* [YOUR INSTRUCTIONS]
Copy out all of the following material word for word, omitting the pictures.

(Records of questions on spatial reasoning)
# # # #
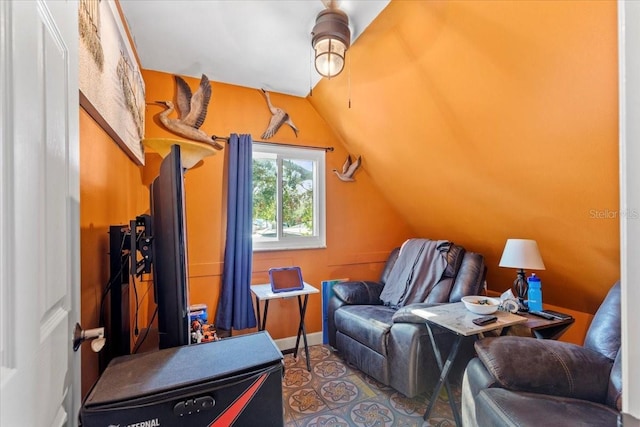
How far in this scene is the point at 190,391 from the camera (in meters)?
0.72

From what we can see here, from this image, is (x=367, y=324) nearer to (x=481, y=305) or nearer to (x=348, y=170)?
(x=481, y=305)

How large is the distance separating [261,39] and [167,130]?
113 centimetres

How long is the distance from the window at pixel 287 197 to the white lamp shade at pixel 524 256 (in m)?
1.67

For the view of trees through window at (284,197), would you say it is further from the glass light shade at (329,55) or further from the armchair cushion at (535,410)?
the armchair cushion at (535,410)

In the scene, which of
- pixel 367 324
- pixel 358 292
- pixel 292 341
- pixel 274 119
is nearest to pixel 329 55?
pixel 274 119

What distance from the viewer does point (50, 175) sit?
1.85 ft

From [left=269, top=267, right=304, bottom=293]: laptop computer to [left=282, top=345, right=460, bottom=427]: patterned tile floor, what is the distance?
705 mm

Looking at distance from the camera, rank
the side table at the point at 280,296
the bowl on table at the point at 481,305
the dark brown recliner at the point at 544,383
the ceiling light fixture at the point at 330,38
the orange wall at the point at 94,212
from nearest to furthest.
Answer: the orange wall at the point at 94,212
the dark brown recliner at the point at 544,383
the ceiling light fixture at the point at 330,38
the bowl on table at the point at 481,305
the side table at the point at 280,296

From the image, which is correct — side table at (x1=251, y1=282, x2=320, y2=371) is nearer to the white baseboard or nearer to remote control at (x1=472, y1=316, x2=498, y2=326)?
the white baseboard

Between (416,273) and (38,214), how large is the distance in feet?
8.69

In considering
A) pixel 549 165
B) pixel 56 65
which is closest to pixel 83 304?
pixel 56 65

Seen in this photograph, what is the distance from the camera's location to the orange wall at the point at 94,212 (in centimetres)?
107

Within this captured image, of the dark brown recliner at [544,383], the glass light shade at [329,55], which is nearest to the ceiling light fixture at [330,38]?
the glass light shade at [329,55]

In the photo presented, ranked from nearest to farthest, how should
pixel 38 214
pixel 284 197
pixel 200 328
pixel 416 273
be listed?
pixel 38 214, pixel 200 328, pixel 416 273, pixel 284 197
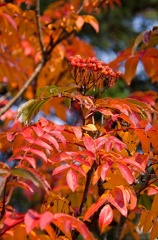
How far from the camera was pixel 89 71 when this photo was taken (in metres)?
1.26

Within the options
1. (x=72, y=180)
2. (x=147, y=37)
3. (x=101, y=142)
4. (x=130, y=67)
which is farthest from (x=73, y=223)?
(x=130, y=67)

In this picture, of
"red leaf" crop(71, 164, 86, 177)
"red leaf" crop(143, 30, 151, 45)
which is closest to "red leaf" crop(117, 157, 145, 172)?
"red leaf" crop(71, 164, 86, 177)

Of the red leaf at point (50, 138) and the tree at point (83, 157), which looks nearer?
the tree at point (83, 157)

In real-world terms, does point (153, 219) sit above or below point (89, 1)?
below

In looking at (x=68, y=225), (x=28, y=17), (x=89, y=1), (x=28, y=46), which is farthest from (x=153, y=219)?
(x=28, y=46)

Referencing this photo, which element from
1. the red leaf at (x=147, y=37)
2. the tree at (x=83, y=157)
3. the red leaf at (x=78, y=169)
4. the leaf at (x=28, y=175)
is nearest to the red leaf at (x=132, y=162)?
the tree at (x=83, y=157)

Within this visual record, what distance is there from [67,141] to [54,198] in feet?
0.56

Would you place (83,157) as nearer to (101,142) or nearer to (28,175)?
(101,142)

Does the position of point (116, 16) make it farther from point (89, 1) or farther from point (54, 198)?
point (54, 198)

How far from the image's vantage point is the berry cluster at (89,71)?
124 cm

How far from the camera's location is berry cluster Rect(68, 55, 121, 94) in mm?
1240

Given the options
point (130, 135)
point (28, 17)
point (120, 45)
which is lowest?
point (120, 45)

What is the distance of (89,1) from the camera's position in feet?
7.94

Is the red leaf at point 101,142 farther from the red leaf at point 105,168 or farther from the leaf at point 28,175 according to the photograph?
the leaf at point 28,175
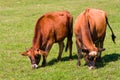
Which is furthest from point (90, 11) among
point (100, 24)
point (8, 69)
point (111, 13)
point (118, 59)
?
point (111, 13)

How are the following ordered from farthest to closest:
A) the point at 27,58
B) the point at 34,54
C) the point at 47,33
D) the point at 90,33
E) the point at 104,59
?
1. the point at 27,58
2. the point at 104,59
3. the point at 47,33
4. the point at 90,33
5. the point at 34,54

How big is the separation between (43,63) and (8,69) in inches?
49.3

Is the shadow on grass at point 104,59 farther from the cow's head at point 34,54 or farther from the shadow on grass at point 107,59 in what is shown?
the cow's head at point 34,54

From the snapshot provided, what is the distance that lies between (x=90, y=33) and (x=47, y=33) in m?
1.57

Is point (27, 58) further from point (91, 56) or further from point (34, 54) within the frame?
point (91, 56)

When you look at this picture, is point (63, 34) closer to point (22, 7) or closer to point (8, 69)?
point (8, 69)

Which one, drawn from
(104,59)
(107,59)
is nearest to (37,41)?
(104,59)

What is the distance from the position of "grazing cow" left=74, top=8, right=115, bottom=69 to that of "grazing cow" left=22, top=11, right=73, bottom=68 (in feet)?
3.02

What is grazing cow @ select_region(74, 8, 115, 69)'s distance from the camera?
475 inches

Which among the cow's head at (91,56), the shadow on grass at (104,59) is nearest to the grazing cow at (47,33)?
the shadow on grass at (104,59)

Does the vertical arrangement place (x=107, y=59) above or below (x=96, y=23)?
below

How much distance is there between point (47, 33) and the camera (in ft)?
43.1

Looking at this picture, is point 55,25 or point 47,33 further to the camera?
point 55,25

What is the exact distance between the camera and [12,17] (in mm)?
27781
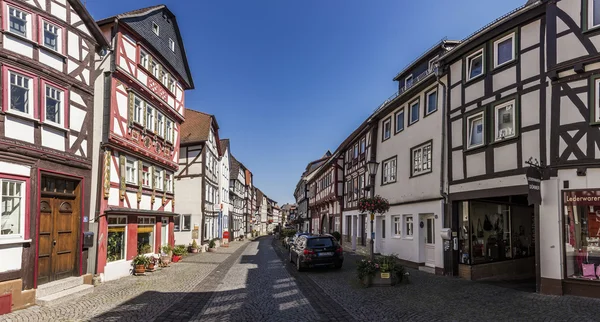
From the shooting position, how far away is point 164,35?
# # # #
* [WORKED SOLUTION]
How far in this scene is the point at 190,391 from the camera (in meters)?
0.72

From what we can see here, from this image, is (x=367, y=324) nearer to (x=481, y=305) or nearer to (x=348, y=170)?
(x=481, y=305)

How large is the distance separating [261,39] and [167,130]?
113 centimetres

How long is the distance from the window at pixel 287 197 to the white lamp shade at pixel 524 256 (in m)?
1.67

For the view of trees through window at (284,197), would you say it is further from the glass light shade at (329,55) or further from the armchair cushion at (535,410)?
the armchair cushion at (535,410)

In the scene, which of
- pixel 367 324
- pixel 358 292
- pixel 292 341
- pixel 274 119
is nearest to pixel 329 55?
pixel 274 119

What distance from the viewer does point (50, 175) sit?
1.85 ft

From [left=269, top=267, right=304, bottom=293]: laptop computer to [left=282, top=345, right=460, bottom=427]: patterned tile floor, what is the distance?
705 mm

Looking at distance from the camera, rank
the side table at the point at 280,296
the bowl on table at the point at 481,305
the dark brown recliner at the point at 544,383
the ceiling light fixture at the point at 330,38
the orange wall at the point at 94,212
from nearest to furthest.
Answer: the orange wall at the point at 94,212
the dark brown recliner at the point at 544,383
the ceiling light fixture at the point at 330,38
the bowl on table at the point at 481,305
the side table at the point at 280,296

From the image, which is correct — side table at (x1=251, y1=282, x2=320, y2=371) is nearer to the white baseboard or nearer to remote control at (x1=472, y1=316, x2=498, y2=326)?
the white baseboard

Between (416,273) and (38,214), how large is the distance in feet?
8.69

In considering
A) pixel 549 165
B) pixel 56 65
which is closest to pixel 83 304?
pixel 56 65

Seen in this photograph, what is the distance from the camera's location to the orange wall at the point at 94,212 (in centimetres)?
107

Within this captured image, of the dark brown recliner at [544,383], the glass light shade at [329,55], which is nearest to the ceiling light fixture at [330,38]?
the glass light shade at [329,55]

In the photo presented, ranked from nearest to farthest, how should
pixel 38 214
pixel 284 197
pixel 200 328
pixel 416 273
be listed?
pixel 38 214, pixel 200 328, pixel 416 273, pixel 284 197
How far from the camera was pixel 89 71 when this photo was taken (in metres)?
1.26

Within the options
1. (x=72, y=180)
2. (x=147, y=37)
3. (x=101, y=142)
4. (x=130, y=67)
which is farthest from (x=73, y=223)?
(x=130, y=67)

In this picture, of
"red leaf" crop(71, 164, 86, 177)
"red leaf" crop(143, 30, 151, 45)
which is closest to "red leaf" crop(117, 157, 145, 172)?
"red leaf" crop(71, 164, 86, 177)

Of the red leaf at point (50, 138) and the tree at point (83, 157), which looks nearer?
the tree at point (83, 157)

In real-world terms, does point (153, 219) sit above or below point (89, 1)?
below

In looking at (x=68, y=225), (x=28, y=17), (x=89, y=1), (x=28, y=46), which is farthest from (x=153, y=219)?
(x=28, y=46)

Referencing this photo, which element from
1. the red leaf at (x=147, y=37)
2. the tree at (x=83, y=157)
3. the red leaf at (x=78, y=169)
4. the leaf at (x=28, y=175)
is nearest to the red leaf at (x=132, y=162)?
the tree at (x=83, y=157)

Within this visual record, what distance is there from [67,141] to [54,198] in feet?
0.56

Would you place (83,157) as nearer to (101,142) or nearer to (28,175)?
(101,142)

Does the position of point (116, 16) make it farther from point (89, 1) or farther from point (54, 198)?
point (54, 198)

How far from the image's vantage point is the berry cluster at (89,71)?
124 cm

How far from the camera's location is berry cluster Rect(68, 55, 121, 94) in mm?
1240

Given the options
point (130, 135)
point (28, 17)
point (120, 45)
which is lowest?
point (120, 45)

What is the distance of (89,1) from the camera's position in feet?
7.94

Is the red leaf at point 101,142 farther from the red leaf at point 105,168 or farther from the leaf at point 28,175 according to the photograph?
the leaf at point 28,175
Which is furthest from point (90, 11) among
point (100, 24)
point (8, 69)
point (111, 13)
point (118, 59)
?
point (111, 13)

How are the following ordered from farthest to closest:
A) the point at 27,58
B) the point at 34,54
C) the point at 47,33
D) the point at 90,33
E) the point at 104,59
?
1. the point at 27,58
2. the point at 104,59
3. the point at 47,33
4. the point at 90,33
5. the point at 34,54

How big is the separation between (43,63) and (8,69) in inches?
49.3

Is the shadow on grass at point 104,59 farther from the cow's head at point 34,54 or farther from the shadow on grass at point 107,59 in what is shown?
the cow's head at point 34,54

From the snapshot provided, what is the distance that lies between (x=90, y=33) and (x=47, y=33) in m?
1.57

Is point (27, 58) further from point (91, 56) or further from point (34, 54) within the frame?
point (91, 56)

When you look at this picture, is point (63, 34) closer to point (22, 7) or closer to point (8, 69)?
point (8, 69)

Which one, drawn from
(104,59)
(107,59)
is nearest to (37,41)?
(104,59)

What is the distance from the position of "grazing cow" left=74, top=8, right=115, bottom=69 to that of "grazing cow" left=22, top=11, right=73, bottom=68 (in feet)?
3.02

What is grazing cow @ select_region(74, 8, 115, 69)'s distance from the camera?
475 inches

Which among the cow's head at (91,56), the shadow on grass at (104,59) is nearest to the grazing cow at (47,33)?
the shadow on grass at (104,59)

Does the vertical arrangement place (x=107, y=59) above or below (x=96, y=23)?
below

How much distance is there between point (47, 33) and the camera (in ft)?
43.1

Looking at this picture, is point 55,25 or point 47,33 further to the camera?
point 55,25

What is the exact distance between the camera and [12,17] (in mm)?
27781
From the shooting position, how far away is point 164,35?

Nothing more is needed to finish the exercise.